09 septembre 2012

Les farces et attrapes du "bio" industriel accommodé à toutes les sauces



Comme si les fraudes n’existaient pas, la réglementation européenne autorise désormais toutes les dérives.


C’est une affaire dont la presse n’a pas fait ses choux gras. En décembre, la police italienne a démantelé un énorme trafic de faux produits bio. Les margoulins, soupçonnés d’être liés à la mafia, avaient trouvé la combine: acheter en Roumanie des céréales et des fruits secs bon marché, transformés en produits bio grâce à de faux documents, et revendus quatre fois plus cher à des grossistes qui n’y voyaient que du feu. Neuf pays européens, dont la France, ont profité de ces marchandises pleines de pesticides, dûment étiquetées « bio ».
Depuis cinq ans que durait le trafic, des milliers de tonnes de faux produits bio auraient ainsi été écoulées pour un paquet d’oseille, au moins 220 millions d’euros.

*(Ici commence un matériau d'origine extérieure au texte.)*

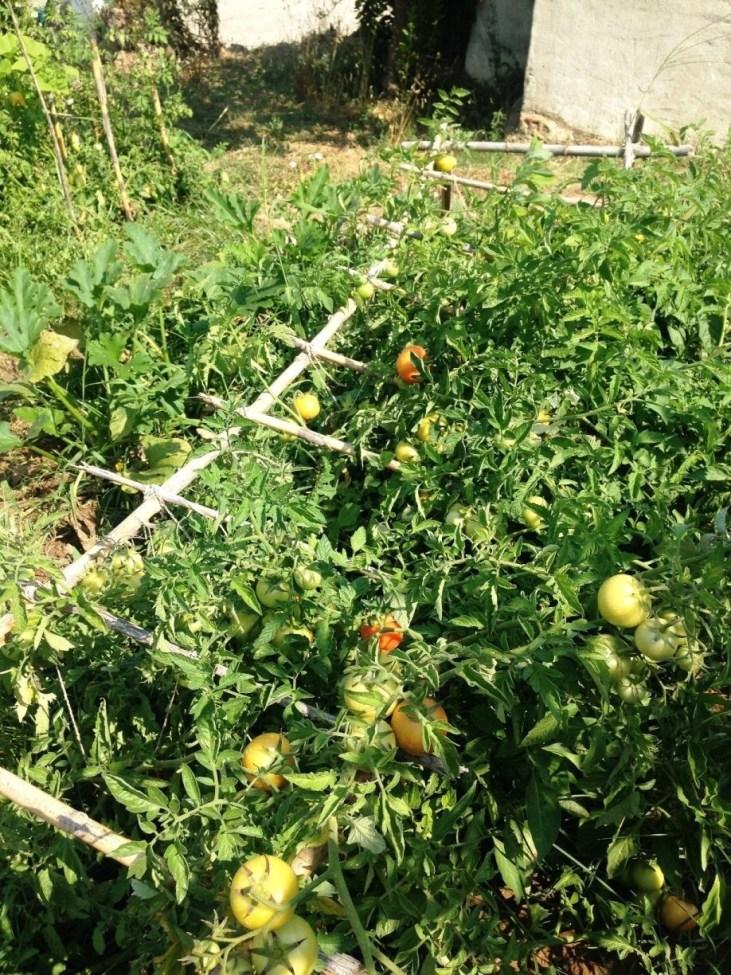 Os primeiros tomates a ficar maduros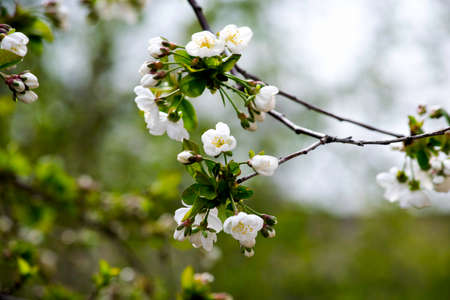 blooming cherry branches in spring, white flowers and young foliage on gray branches.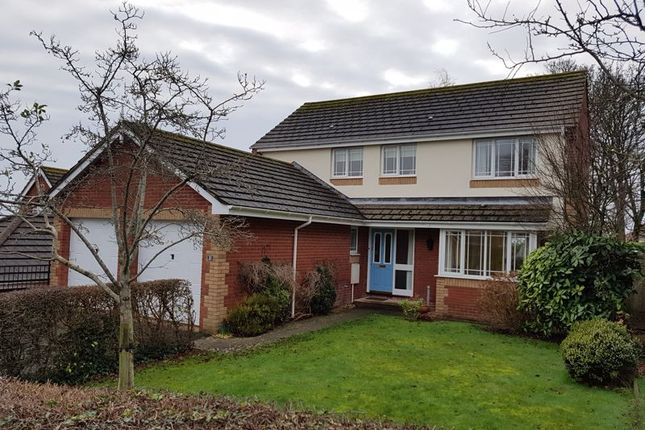Thumbnail Detached house to rent in Ryalls Court, Seaton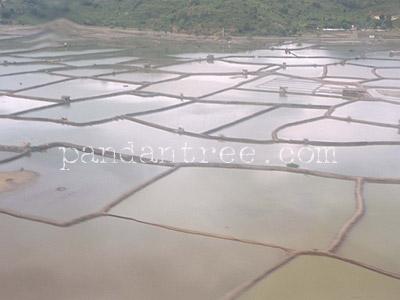 スンバワ島海老養殖池2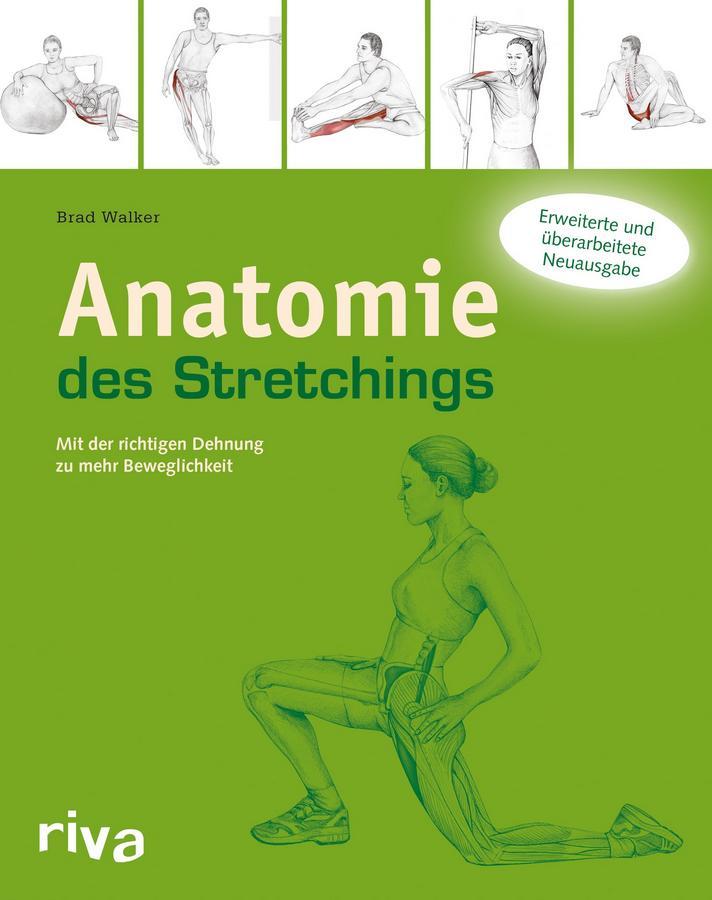 Physiologie: Der Aufbau und die Funktion der Skelettmuskulatur ...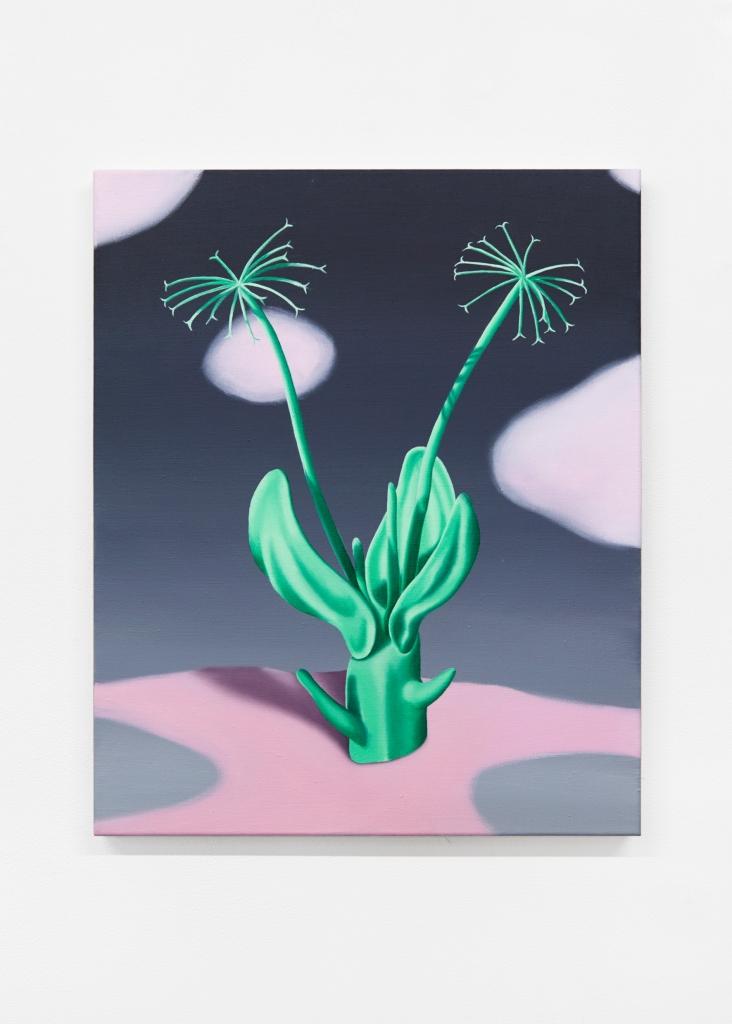 jane_plants_ 1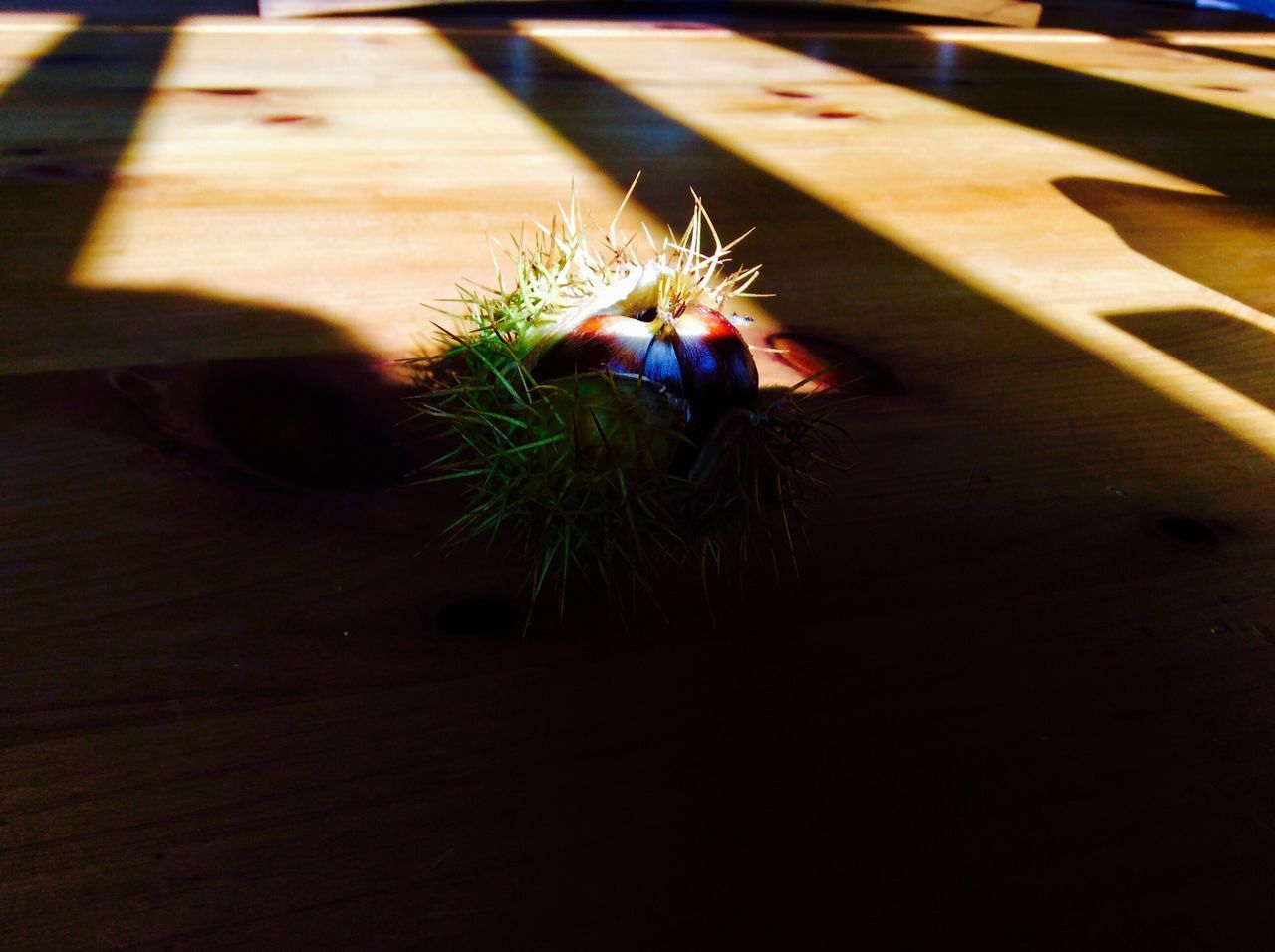 Table Wood - Material Spiked No People Indoors  Animals In The Wild Animal Themes Close-up Day Nature Chestnut Sun Golden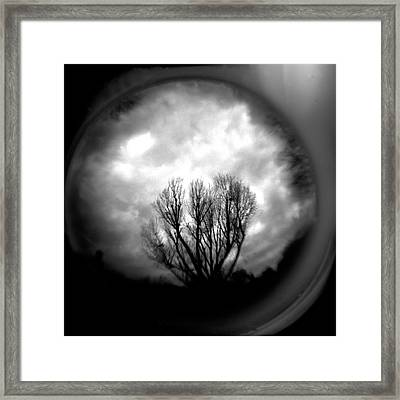 Reaching Framed Print by Paul Anderson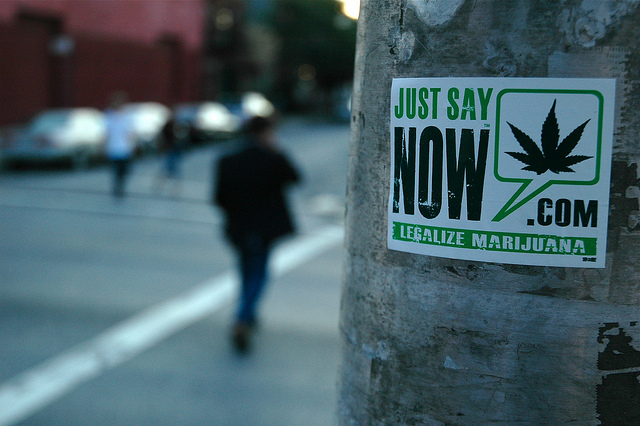 Just Say Now - Legalize Marijuana Sticker - photo by Just Say Now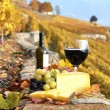 Wine, grapes and cheese against vineyards in Lavaux region, Swit — Stock Photo #20938233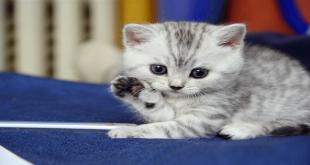 كيفية تربية القطط،اسهل طريقه للتعامل مع القطط في المنزل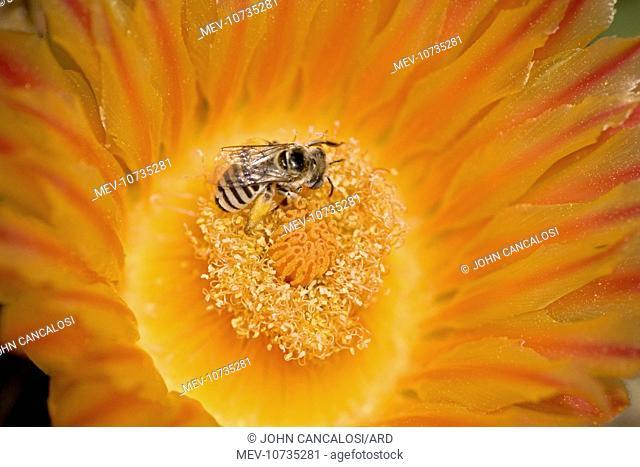 Digger Bee - on fishhook barrel cactus blossum (Ferocactus wislizeni)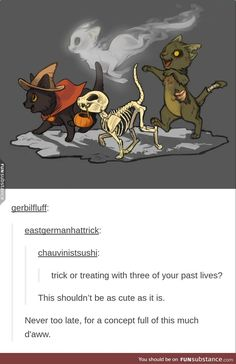 halloween is almost upon us! I NEED to do more halloween pics. This is so cute and clever. Cartoons that are cute and clever get me EVERY FRIGGIN TIME Animal Drawings, Cute Drawings, Pencil Drawings, Cassandra Calin, Vexx Art, Funny Animals, Cute Animals, Cute Comics, Warrior Cats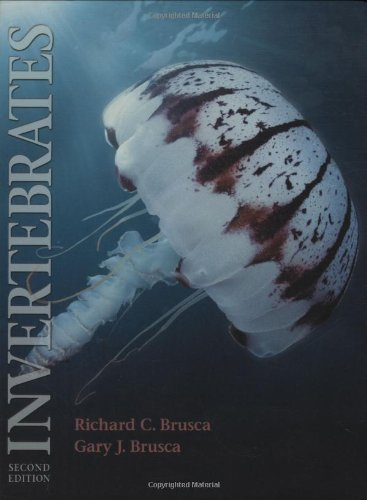 Invertebrates - Second Edition [Hardcover]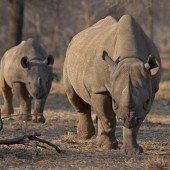 Mikrochips gegen Nashorn-Wilderei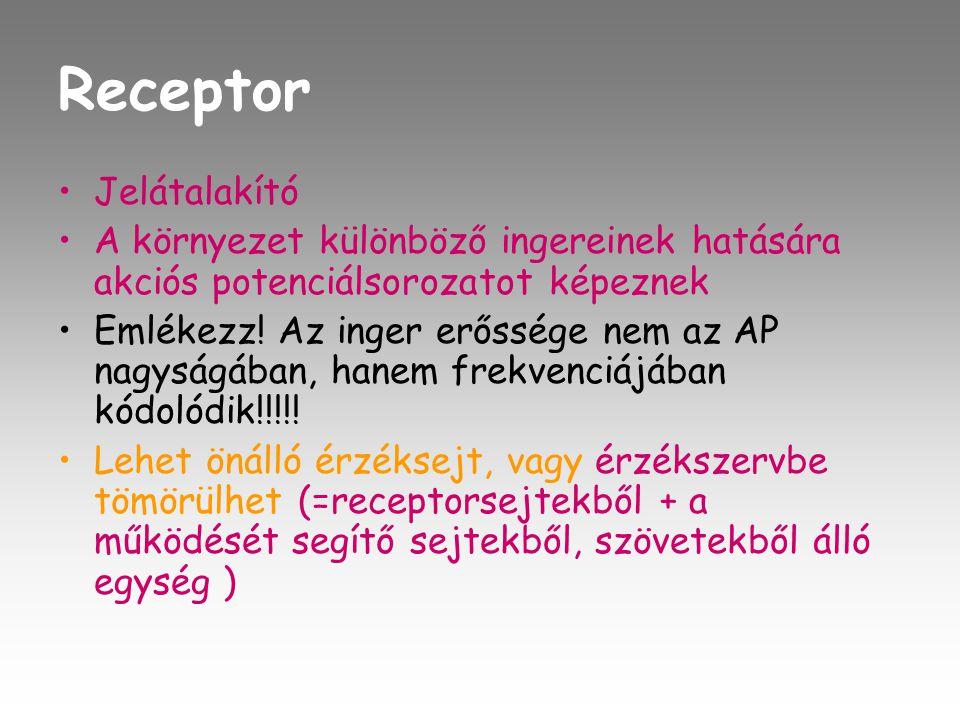 Receptor Jelátalakító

Parmi les fraudeurs, cinq dirigeants italiens d’entreprises agroalimentaires et ça ne s’invente pas – deux responsables d’organismes de certification censés contrôler la filière bio…
Question : quelles quantités de céréales, pâtes alimentaires, farine de froment, raisins secs ou huile de tournesol faussement bio les consommateurs français ont-ils ingurgitées ? Huit mois après ce joli coup de filet, on n’en sait que pouic. Comme d’habitude, la Répression des fraudes, dont la mission est de traquer les tricheurs, est dans les choux. Incapable d’apporter la queue d’une précision. Au ministère de l’Agriculture, on parle de 7 000 tonnes importées en deux ans.
Ça la fiche mal quand on sait que 32 % du bio qui est dans notre assiette est importé. Même si les prix sur l’étiquette sont de 20 à 50 % plus élevés, les ventes de bio, chez nous, ont quadruplé en dix ans.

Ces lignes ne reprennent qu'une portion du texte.